• _Set exercise_: Copy word for word the items from the line that contains "Looking at the" through the line that contains "5. point 169,262", including both of those lines.
═══ Extracted records ═══
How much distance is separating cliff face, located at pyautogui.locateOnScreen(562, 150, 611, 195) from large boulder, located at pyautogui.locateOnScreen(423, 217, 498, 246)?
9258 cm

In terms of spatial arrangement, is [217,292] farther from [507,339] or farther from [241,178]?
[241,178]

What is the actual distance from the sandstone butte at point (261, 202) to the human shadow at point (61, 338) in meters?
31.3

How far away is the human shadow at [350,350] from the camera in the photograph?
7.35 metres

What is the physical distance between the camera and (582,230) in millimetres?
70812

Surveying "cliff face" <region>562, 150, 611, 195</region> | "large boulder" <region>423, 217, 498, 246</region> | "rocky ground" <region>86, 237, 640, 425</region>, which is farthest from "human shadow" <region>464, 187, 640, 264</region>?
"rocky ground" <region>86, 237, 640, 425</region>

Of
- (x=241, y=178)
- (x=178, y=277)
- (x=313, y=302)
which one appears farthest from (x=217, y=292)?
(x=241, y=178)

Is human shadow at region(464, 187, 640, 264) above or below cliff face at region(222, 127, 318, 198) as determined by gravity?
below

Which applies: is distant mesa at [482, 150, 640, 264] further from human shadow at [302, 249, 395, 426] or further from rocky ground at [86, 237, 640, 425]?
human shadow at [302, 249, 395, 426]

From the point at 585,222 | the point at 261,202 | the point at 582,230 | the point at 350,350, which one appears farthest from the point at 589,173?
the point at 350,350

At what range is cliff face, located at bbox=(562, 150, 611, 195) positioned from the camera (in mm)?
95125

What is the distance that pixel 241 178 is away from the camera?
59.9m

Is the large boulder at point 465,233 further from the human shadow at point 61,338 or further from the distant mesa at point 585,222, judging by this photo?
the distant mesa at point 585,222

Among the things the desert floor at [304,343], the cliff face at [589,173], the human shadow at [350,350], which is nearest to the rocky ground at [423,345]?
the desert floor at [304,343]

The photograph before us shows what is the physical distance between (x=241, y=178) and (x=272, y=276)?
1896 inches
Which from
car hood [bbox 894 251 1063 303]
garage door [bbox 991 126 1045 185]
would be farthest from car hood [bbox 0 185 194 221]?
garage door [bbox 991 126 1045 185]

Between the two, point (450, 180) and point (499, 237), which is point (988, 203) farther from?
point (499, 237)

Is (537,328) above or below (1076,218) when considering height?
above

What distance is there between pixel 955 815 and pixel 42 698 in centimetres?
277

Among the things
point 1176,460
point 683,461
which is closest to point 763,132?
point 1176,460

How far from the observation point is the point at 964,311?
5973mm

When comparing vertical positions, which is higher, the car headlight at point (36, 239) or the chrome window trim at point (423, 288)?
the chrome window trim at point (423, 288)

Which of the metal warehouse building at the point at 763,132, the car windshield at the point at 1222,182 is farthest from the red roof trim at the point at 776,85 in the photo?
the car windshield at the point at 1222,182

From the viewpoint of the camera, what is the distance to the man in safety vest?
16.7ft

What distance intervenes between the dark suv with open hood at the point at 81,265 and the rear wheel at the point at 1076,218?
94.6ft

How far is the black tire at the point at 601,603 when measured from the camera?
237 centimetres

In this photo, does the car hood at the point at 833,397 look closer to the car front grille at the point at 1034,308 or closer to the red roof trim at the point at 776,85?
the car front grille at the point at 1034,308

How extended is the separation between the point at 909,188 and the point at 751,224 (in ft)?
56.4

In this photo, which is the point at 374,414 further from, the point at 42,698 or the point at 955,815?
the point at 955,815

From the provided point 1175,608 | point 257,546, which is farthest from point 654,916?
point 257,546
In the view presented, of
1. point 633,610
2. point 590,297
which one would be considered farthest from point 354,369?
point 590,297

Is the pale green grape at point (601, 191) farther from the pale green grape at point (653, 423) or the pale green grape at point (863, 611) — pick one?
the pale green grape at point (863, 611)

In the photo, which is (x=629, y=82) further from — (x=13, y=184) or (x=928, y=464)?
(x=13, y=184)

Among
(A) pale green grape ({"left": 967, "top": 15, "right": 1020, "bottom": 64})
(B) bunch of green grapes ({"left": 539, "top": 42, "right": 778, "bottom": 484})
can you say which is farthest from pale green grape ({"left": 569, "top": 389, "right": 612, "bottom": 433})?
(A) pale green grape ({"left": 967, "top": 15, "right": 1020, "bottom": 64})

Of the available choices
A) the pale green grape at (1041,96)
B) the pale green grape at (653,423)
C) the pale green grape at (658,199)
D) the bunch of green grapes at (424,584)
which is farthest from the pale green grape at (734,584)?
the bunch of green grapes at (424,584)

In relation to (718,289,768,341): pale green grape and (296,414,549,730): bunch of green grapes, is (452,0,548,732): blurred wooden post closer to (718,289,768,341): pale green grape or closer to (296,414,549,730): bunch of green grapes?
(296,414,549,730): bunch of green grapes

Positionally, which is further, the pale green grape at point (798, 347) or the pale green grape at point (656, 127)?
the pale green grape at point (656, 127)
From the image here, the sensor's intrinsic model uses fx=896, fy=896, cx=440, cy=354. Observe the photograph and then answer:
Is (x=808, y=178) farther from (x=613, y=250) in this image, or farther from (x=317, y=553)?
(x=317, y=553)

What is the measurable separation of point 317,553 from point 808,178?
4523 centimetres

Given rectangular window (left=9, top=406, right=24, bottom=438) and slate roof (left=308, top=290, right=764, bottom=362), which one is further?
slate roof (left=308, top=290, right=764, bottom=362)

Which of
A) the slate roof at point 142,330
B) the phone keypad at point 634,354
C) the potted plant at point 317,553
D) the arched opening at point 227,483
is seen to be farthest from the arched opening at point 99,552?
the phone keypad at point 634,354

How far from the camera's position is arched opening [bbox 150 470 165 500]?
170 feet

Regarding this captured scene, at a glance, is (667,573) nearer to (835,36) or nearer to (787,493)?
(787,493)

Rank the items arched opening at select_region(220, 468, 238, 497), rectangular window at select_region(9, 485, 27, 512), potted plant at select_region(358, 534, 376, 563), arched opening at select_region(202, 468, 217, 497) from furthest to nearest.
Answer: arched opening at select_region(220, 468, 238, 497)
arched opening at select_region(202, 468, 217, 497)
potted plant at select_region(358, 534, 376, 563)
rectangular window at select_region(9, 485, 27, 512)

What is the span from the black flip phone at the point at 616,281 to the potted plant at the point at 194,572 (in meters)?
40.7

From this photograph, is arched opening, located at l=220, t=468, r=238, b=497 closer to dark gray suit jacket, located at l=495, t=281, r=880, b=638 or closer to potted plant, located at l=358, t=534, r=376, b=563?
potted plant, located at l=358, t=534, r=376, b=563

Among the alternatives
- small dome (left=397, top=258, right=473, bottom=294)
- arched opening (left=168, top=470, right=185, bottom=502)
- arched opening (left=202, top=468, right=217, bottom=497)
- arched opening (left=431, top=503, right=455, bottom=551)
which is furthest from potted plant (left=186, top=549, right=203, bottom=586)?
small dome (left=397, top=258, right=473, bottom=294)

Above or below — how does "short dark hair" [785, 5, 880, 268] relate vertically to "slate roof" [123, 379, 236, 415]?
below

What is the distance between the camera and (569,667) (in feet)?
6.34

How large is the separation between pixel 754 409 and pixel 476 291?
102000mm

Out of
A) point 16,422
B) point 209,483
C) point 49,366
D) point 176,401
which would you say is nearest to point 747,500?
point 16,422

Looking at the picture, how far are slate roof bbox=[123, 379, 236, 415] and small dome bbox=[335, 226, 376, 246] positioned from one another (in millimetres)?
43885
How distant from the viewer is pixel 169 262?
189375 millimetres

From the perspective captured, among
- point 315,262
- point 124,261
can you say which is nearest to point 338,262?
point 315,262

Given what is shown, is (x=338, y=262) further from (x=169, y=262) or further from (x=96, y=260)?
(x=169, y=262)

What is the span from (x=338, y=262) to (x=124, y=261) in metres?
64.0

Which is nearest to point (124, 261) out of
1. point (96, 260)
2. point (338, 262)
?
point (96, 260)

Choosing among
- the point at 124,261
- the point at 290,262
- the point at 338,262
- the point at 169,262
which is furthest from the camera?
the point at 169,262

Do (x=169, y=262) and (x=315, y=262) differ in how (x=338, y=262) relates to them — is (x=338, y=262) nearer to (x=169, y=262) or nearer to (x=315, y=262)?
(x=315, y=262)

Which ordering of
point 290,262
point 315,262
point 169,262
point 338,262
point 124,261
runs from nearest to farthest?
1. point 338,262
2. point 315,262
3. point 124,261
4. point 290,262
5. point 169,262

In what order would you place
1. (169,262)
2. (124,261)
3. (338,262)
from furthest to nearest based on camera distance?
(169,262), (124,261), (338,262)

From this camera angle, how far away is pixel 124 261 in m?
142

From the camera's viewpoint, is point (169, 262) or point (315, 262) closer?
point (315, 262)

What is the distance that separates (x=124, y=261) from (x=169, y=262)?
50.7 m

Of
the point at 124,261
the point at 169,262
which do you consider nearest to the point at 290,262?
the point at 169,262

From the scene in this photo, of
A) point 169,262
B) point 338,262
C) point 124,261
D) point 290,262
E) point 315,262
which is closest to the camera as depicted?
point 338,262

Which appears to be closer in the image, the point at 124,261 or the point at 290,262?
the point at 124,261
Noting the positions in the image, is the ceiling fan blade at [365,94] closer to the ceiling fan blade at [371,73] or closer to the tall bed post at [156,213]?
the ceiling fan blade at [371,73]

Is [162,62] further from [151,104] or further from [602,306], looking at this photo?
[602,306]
═══
• _Result of the exercise_:
Looking at the picture, how far are slate roof bbox=[123, 379, 236, 415] and small dome bbox=[335, 226, 376, 246] positioned from one another (in millimetres)?
43885
How distant from the viewer is pixel 169 262?
189375 millimetres

From the perspective captured, among
- point 315,262
- point 124,261
can you say which is nearest to point 338,262?
point 315,262

Given what is shown, is (x=338, y=262) further from (x=169, y=262) or further from (x=96, y=260)?
(x=169, y=262)

What is the span from (x=338, y=262) to (x=124, y=261) in metres?
64.0

Which is nearest to point (124, 261) out of
1. point (96, 260)
2. point (338, 262)
?
point (96, 260)

Choosing among
- the point at 124,261
- the point at 290,262
- the point at 338,262
- the point at 169,262
which is furthest from the camera?
the point at 169,262

Do (x=169, y=262) and (x=315, y=262) differ in how (x=338, y=262) relates to them — is (x=338, y=262) nearer to (x=169, y=262) or nearer to (x=315, y=262)?
(x=315, y=262)

Which ordering of
point 290,262
point 315,262
point 169,262
point 338,262
point 124,261
runs from nearest to farthest?
1. point 338,262
2. point 315,262
3. point 124,261
4. point 290,262
5. point 169,262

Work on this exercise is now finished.